C’è il corpo della vittima, il colpevole ha confessato, l’arma del delitto è stata trovata. C’è pure il movente. Che è quello da cui partire per cercare di capire un certo numero di stranezze nel caso del carabiniere assassinato a Roma. Perché se le vie del Signore sono infinite e quelle del crimine sono ingarbugliate, qui ci sono almeno tre cose che non quadrano:
1. È chiaro che i due giovani americani che vengono truffati da uno spacciatore non possono chiamare i carabinieri.
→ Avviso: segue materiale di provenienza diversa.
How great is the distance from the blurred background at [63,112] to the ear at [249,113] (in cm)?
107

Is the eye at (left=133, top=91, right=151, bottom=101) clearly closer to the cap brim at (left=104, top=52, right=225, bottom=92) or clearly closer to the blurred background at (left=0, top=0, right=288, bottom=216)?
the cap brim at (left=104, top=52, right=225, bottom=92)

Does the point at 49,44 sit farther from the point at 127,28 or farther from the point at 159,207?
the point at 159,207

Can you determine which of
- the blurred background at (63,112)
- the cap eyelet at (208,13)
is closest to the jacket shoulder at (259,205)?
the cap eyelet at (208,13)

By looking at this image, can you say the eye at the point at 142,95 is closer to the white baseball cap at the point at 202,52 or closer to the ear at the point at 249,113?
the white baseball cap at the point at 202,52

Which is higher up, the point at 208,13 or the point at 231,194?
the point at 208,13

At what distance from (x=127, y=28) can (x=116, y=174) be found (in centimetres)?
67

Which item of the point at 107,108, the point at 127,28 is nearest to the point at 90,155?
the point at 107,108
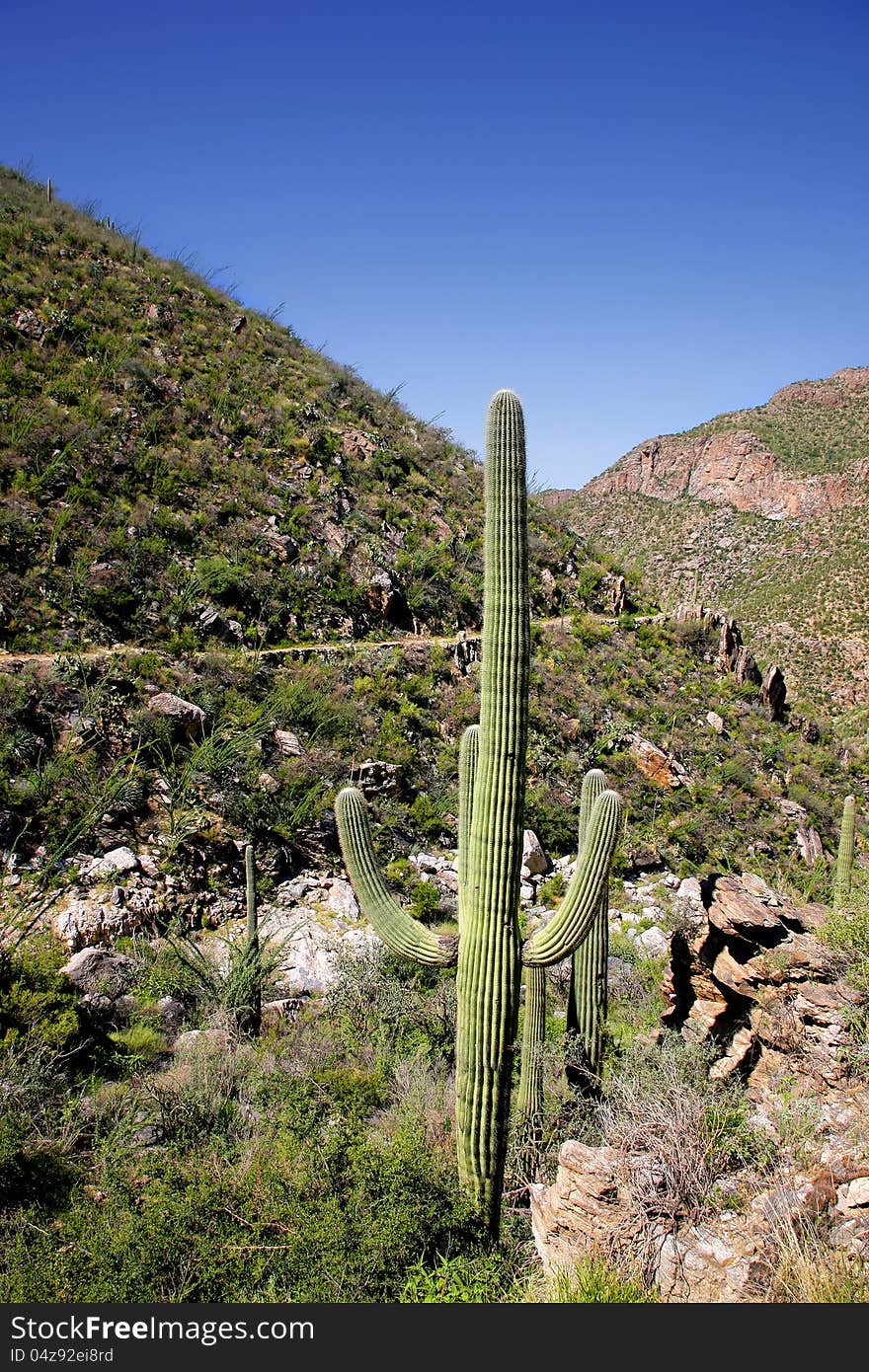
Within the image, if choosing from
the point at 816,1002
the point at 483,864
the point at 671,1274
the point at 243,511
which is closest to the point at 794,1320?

Cercano di cavarsela da soli prendendosela con chi gli ha indicato i pusher che li hanno poi truffati: per ritorsione gli portano via il borsello dicendogli (in americano?): se rivuoi il borsello facci riavere i 100 euro che abbiamo pagato per l’aspirina al posto della coca. Una truffa classica, come quella del mattone al posto dell’apparecchio radio. Ma la domanda è: come facevano a sapere a chi rivolgersi?
2. È meno usuale che lo spacciatore abbia chiamato i carabinieri, dopo aver organizzato la trappola dell’appuntamento con i due americani, attraverso una telefonata al proprio cellulare: da quale telefono ha chiamato?
3. È quanto meno singolare che due carabinieri vadano all’appuntamento-trappola, da soli e in borghese. Il reato non era poi così grave. Ma ammesso si ritenesse urgente agire in flagranza di reato, perché un appostamento e un intervento così improvvisato, senza appoggio?
Gli investigatori hanno agito con rapidità e sono riusciti a catturare i colpevoli e l’arma del delitto in poche ore. La cosa dimostra che la capacità investigativa delle nostre polizie è di ottimo livello. La magistratura, invece, non ha ancora finito il suo lavoro: sarà il processo a fare chiarezza su tutti gli aspetti di questa vicenda dolorosa e triste, ma anche tragica e grottesca. Sappiamo quello che è successo, i giudici stanno lavorando per scoprire perché è successo.
C’è tuttavia da rilevare che non c’è alcun bisogno di caricare gli uomini e le donne delle forze dell’ordine di funzioni pretoriane di cui non si sente la necessità, come invece sembra voler fare il ministro dell’Interno che spesso interferisce a sproposito, cioè con mere intenzioni propagandistiche.
Stavolta è andato assolutamente fuori misura: ha indicato i colpevoli tra i suoi bersagli preferiti, gli immigrati; si è sostituito alla magistratura invocando pene esemplari; ha addirittura inventato i lavori forzati a vita come pena per i colpevoli. Troppa fretta? Troppi fumetti? Troppa protagonismo?
Fatto sta che c’è mancato poco a scatenare un pogrom contro gli immigrati. I social hanno amplificato gli appelli alla caccia all’uomo lanciato dai soliti mestatori a pagamento, i telegiornali hanno fatto da cassa di risonanza, qualche testata giornalistica ha invocato la forca, neanche troppo velatamente. C’è stato un episodio inquietante: un certo numero di volanti della Polizia ha fatto un carosello a sirene spiegate di fronte al comando dell’Arma a Roma, con tanto di beneplacito del Questore.
Tutto questo fa pensare male. E cioè che la disponibilità emotiva al linciaggio sia stata testata con successo. Sembrerebbe tutto pronto per il prossimo pretesto.